Skip to content

Latest commit

 

History

History
913 lines (742 loc) · 24.6 KB

README.md

File metadata and controls

913 lines (742 loc) · 24.6 KB

DuckDB Node API

An API for using DuckDB in Node.

This is a high-level API meant for applications. It depends on low-level bindings that adhere closely to DuckDB's C API, available separately as @duckdb/duckdb-bindings.

Features

Main differences from duckdb-node

Roadmap

Some features are not yet complete:

  • Binding advanced data types. (Additional DuckDB C API support needed.)
  • Appending advanced data types row-by-row.
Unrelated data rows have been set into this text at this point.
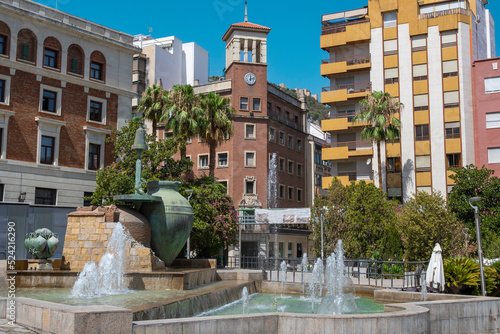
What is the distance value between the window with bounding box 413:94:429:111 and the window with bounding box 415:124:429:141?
1584mm

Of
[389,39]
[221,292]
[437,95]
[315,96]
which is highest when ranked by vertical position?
[315,96]

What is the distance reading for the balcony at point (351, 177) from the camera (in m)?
49.6

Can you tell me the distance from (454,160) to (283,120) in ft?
63.7

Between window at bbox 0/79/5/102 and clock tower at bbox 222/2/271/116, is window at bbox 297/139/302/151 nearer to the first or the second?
clock tower at bbox 222/2/271/116

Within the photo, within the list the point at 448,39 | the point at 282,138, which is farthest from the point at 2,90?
the point at 448,39

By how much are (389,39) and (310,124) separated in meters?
26.2

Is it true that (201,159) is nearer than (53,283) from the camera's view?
No

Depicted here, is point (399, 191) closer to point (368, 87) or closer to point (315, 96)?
point (368, 87)

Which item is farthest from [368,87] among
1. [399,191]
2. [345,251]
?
[345,251]

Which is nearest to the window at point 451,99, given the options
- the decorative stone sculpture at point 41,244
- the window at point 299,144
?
the window at point 299,144

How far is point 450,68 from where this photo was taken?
47469 mm

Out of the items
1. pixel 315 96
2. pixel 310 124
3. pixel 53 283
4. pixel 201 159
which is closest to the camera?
pixel 53 283

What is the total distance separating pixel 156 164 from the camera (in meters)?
35.0

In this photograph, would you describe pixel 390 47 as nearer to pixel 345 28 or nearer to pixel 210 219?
pixel 345 28
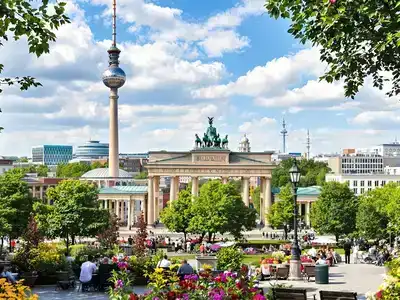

Appending data chunks recommended instead.
  • User-defined types & functions. (Support for this was added to the DuckDB C API in v1.1.0.)
  • Profiling info (Added in v1.1.0)
  • Table description (Added in v1.1.0)
  • APIs for Arrow. (This part of the DuckDB C API is deprecated.)

Supported Platforms

  • Linux arm64 (experimental)
  • Linux x64
  • Mac OS X (Darwin) arm64 (Apple Silicon)
  • Mac OS X (Darwin) x64 (Intel)
  • Windows (Win32) x64

Examples

Get Basic Information

import duckdb from '@duckdb/node-api';

console.log(duckdb.version());

console.log(duckdb.configurationOptionDescriptions());

Create Instance

import { DuckDBInstance } from '@duckdb/node-api';

Create with an in-memory database:

const instance = await DuckDBInstance.create(':memory:');

Equivalent to the above:

const instance = await DuckDBInstance.create();

Read from and write to a database file, which is created if needed:

const instance = await DuckDBInstance.create('my_duckdb.db');

Set configuration options:

const instance = await DuckDBInstance.create('my_duckdb.db', {
  threads: '4'
});

Connect

const connection = await instance.connect();

Disconnect

Connections will be disconnected automatically soon after their reference is dropped, but you can also disconnect explicitly if and when you want:

connection.disconnect();

or, equivalently:

connection.close();

Run SQL

const result = await connection.run('from test_all_types()');

Parameterize SQL

const prepared = await connection.prepare('select $1, $2, $3');
prepared.bindVarchar(1, 'duck');
prepared.bindInteger(2, 42);
prepared.bindList(3, listValue([10, 11, 12]), LIST(INTEGER));
const result = await prepared.run();

or:

const prepared = await connection.prepare('select $a, $b, $c');
prepared.bind({
  'a': 'duck',
  'b': 42,
  'c': listValue([10, 11, 12]),
}, {
  'a': VARCHAR,
  'b': INTEGER,
  'c': LIST(INTEGER),
});
const result = await prepared.run();

or even:

const result = await connection.run('select $a, $b, $c', {
  'a': 'duck',
  'b': 42,
  'c': listValue([10, 11, 12]),
}, {
  'a': VARCHAR,
  'b': INTEGER,
  'c': LIST(INTEGER),
});

Unspecified types will be inferred:

const result = await connection.run('select $a, $b, $c', {
  'a': 'duck',
  'b': 42,
  'c': listValue([10, 11, 12]),
});

Stream Results

Streaming results evaluate lazily when rows are read.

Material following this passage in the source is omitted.